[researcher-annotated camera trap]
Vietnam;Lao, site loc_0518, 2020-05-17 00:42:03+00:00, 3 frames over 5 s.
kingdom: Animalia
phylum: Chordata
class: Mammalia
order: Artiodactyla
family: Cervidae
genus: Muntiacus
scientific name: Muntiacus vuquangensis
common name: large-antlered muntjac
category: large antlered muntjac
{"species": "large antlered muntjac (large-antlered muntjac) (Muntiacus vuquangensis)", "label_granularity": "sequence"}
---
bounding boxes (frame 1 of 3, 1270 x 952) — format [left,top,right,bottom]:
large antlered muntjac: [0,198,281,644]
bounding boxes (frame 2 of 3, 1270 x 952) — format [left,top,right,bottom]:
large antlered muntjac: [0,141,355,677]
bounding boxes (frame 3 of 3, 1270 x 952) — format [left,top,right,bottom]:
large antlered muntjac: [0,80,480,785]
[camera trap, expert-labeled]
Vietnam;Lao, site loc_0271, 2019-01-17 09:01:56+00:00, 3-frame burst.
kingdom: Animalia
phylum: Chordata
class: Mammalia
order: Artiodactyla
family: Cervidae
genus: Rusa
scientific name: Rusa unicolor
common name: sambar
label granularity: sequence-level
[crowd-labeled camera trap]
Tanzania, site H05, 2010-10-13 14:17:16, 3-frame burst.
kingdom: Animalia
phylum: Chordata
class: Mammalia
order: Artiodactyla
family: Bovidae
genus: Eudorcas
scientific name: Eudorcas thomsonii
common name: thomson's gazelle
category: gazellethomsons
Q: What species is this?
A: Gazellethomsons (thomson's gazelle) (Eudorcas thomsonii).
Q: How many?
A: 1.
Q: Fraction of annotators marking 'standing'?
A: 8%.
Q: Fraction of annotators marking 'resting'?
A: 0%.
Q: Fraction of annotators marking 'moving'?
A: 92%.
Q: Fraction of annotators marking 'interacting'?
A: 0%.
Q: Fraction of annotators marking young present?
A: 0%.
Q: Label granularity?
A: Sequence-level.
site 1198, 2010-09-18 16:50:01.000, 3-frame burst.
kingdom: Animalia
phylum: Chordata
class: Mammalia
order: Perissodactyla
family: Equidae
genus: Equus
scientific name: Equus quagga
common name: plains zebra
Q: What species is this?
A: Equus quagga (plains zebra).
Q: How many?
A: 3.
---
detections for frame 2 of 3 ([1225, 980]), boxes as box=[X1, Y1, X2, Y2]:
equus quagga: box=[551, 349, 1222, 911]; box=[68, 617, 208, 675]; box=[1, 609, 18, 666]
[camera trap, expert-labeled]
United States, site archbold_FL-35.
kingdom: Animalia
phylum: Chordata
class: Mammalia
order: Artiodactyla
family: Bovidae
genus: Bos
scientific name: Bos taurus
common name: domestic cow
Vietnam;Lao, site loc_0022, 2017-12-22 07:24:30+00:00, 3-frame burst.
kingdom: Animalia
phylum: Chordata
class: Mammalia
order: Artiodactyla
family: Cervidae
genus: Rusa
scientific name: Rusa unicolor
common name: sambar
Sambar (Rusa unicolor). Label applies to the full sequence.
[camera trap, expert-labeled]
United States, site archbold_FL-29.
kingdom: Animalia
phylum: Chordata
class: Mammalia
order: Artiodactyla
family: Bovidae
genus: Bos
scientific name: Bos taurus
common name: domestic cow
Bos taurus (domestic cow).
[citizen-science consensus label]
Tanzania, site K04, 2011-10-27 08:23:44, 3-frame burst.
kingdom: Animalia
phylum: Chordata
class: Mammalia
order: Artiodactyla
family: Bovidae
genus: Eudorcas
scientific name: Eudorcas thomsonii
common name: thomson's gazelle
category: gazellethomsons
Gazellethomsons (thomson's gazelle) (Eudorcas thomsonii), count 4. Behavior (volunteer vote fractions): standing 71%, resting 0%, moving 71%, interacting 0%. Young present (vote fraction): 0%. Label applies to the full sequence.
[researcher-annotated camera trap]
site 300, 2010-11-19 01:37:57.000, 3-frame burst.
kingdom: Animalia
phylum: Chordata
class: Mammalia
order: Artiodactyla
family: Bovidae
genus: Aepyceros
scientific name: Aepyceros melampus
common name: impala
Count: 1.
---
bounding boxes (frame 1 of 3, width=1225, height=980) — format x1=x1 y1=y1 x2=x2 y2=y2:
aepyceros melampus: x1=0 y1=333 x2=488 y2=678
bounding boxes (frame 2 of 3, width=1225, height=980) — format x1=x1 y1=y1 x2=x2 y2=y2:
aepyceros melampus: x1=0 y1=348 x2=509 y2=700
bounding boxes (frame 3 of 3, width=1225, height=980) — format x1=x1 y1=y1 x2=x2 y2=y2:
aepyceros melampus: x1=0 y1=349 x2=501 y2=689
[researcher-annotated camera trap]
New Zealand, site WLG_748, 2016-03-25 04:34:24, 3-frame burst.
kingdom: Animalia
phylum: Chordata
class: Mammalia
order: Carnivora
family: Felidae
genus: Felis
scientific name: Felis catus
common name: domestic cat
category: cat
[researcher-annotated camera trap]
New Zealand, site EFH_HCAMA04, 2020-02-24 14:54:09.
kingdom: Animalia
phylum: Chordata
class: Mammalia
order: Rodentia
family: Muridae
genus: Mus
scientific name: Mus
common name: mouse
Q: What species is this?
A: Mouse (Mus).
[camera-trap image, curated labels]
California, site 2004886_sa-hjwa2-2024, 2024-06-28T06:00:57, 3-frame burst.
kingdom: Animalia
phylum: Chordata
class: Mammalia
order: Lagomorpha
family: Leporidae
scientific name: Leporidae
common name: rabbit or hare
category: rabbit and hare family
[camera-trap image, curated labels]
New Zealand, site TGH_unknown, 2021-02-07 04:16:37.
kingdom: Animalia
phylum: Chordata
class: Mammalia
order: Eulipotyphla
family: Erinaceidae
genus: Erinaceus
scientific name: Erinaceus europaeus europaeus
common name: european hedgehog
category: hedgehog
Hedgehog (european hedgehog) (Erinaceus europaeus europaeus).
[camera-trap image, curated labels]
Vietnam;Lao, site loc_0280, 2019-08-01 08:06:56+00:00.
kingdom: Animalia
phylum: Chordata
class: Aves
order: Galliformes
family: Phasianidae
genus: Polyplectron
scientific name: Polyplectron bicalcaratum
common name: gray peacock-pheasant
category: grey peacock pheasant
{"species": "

|---|

▸ **TASK TO CARRY OUT**
Please copy every line from the entries that includes the word "burst".

▸ **COMPLETED TASK**
Vietnam;Lao, site loc_0271, 2019-01-17 09:01:56+00:00, 3-frame burst.
Tanzania, site H05, 2010-10-13 14:17:16, 3-frame burst.
site 1198, 2010-09-18 16:50:01.000, 3-frame burst.
Vietnam;Lao, site loc_0022, 2017-12-22 07:24:30+00:00, 3-frame burst.
Tanzania, site K04, 2011-10-27 08:23:44, 3-frame burst.
site 300, 2010-11-19 01:37:57.000, 3-frame burst.
New Zealand, site WLG_748, 2016-03-25 04:34:24, 3-frame burst.
California, site 2004886_sa-hjwa2-2024, 2024-06-28T06:00:57, 3-frame burst.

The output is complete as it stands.